Every model must be added to MODEL_ARCH_MAPPING in _transformers/registry.py. Without this entry the NeMoAuto* classes will not find the model.

Combined Projections

Combined projections (fused QKV, fused GateUp) use interleaved layout so that tensor-parallel sharding splits evenly across heads/experts. Do not change the interleave order without understanding the TP implications.

Backend System

BackendConfig controls which kernel implementations are used for attention, linear layers, normalization, RoPE, and expert dispatch. Backend selection is set in the YAML config and threaded through model construction; individual layers should never hard-code a backend choice.


Config Pattern

YAML and _target_

All YAML configs use the _target_ key to specify the Python class or function to instantiate. This is the same pattern used by Hydra/OmegaConf:

model:
  _target_: nemo_automodel.components.models.llama.model.LlamaForCausalLM
  config:
    hidden_size: 4096
    num_attention_heads: 32

Dataclass Configs

Every component config is a Python dataclass that exposes to_dict() and from_dict() for serialization round-tripping. When adding a new config field, always provide a default value and add it to both methods.

Recipe Builder Functions

Recipes use a standard set of builder functions to construct components from config dicts:

  • build_model() -- instantiate and shard the model
  • build_optimizer() -- create optimizer and LR scheduler
  • build_dataloader() -- set up dataset, sampler, and DataLoader
  • build_trainer() -- assemble the training loop

These builders read their parameters from the YAML config. Do not bypass them with manual construction unless there is a strong reason.


Available Skills

The skills/ directory contains focused guides for common tasks. Each skill file gives step-by-step instructions an AI agent can follow.

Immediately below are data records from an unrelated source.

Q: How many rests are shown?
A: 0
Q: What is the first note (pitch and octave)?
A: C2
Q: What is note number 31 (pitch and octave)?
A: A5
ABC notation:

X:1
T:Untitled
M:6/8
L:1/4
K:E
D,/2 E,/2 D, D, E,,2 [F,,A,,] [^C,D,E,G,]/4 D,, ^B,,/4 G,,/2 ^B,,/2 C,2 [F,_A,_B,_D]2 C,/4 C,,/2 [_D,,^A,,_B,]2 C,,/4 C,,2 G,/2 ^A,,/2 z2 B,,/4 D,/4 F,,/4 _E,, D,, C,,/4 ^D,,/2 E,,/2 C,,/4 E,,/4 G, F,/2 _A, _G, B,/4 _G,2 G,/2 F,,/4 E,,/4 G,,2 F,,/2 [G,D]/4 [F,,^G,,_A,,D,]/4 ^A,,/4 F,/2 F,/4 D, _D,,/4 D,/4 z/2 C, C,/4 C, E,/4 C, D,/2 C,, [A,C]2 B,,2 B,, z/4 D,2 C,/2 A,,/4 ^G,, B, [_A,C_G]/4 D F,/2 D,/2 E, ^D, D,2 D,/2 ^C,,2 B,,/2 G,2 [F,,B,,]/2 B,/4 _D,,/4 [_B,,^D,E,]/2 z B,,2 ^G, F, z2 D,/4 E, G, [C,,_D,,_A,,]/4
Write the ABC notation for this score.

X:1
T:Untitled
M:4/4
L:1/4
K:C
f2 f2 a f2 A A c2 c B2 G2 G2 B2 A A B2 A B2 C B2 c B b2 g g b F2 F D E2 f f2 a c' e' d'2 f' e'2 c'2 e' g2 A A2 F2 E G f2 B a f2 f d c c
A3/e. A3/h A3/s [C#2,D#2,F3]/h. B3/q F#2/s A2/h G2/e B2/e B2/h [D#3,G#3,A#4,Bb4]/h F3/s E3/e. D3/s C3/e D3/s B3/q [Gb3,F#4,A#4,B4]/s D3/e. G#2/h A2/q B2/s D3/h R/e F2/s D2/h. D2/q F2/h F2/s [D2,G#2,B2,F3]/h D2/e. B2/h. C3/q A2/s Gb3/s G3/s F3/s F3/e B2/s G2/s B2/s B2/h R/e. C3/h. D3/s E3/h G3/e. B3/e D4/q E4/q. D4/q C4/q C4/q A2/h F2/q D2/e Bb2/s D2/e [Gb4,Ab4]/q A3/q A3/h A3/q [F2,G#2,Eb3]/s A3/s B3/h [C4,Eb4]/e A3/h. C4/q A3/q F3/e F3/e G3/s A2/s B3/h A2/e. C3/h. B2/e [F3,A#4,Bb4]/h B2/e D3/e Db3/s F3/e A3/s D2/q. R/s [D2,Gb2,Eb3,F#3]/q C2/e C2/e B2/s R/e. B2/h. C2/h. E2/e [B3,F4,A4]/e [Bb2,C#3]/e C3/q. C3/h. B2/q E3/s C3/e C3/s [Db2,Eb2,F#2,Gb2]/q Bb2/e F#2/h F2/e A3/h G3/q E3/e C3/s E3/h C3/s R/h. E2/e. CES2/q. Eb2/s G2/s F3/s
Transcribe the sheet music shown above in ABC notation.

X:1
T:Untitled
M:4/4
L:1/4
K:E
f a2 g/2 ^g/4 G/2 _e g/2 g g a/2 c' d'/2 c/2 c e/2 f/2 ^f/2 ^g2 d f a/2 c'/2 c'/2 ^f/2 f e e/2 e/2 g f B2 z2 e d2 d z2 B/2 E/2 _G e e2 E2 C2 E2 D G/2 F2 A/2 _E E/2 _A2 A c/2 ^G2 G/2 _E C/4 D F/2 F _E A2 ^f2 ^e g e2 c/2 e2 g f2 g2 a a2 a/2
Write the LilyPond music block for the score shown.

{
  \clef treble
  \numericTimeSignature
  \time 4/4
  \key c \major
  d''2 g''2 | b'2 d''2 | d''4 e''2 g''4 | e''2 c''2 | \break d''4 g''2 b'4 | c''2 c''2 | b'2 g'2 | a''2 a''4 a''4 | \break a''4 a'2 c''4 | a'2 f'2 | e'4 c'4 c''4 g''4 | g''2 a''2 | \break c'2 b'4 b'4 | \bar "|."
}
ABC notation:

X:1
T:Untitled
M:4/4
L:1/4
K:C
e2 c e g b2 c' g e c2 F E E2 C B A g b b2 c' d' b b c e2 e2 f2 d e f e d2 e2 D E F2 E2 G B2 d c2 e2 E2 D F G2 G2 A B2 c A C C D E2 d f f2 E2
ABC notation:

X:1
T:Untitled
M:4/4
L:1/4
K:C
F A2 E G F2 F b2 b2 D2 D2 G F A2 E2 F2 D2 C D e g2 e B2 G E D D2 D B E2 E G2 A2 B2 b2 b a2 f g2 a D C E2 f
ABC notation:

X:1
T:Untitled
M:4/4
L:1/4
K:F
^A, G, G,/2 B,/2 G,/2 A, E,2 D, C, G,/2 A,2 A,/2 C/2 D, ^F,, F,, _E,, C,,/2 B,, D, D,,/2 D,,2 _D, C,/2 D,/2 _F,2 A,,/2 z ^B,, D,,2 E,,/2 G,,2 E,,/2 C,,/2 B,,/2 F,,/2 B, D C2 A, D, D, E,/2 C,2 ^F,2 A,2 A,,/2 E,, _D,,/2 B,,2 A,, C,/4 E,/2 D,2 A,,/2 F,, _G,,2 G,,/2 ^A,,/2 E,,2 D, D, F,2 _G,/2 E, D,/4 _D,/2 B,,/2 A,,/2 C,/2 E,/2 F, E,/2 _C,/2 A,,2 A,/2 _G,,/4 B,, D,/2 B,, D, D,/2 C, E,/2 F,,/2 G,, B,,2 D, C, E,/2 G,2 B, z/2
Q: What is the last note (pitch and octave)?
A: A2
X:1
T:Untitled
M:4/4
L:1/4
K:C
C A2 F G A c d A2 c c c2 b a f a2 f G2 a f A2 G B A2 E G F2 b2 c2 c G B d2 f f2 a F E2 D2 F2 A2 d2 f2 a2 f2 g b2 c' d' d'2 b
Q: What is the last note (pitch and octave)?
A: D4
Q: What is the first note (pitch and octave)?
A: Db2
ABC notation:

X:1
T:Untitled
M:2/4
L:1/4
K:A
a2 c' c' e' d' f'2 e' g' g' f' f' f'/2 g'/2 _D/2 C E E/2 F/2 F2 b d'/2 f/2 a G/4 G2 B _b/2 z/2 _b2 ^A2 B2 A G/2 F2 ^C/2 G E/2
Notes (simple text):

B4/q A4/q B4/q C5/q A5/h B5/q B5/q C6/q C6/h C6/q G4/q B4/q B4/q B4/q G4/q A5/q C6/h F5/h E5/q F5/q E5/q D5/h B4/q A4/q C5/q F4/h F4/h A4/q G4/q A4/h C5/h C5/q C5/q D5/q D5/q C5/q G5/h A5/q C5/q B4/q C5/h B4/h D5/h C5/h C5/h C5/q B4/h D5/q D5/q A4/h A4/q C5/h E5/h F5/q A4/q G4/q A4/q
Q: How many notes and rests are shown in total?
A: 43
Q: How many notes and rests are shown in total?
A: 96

# Skill Directory Description
1 model-onboarding model-onboarding Onboard a new LLM, VLM, OMNI, MoE, dLLM, text-to-image, text-to-video model family
2 developer-guide developer-guide Environment setup and day-to-day dev workflow
3 recipe-development recipe-development Create and modify training/eval recipes
4 distributed-training distributed-training FSDP2, HSDP, pipeline parallelism, context parallelism
5 parity-testing parity-testing Verify numerical correctness against reference implementations
6 launcher-config launcher-config Slurm and SkyPilot job submission setup

When starting a task, identify which skill applies and read that file for domain-specific guidance before writing any code.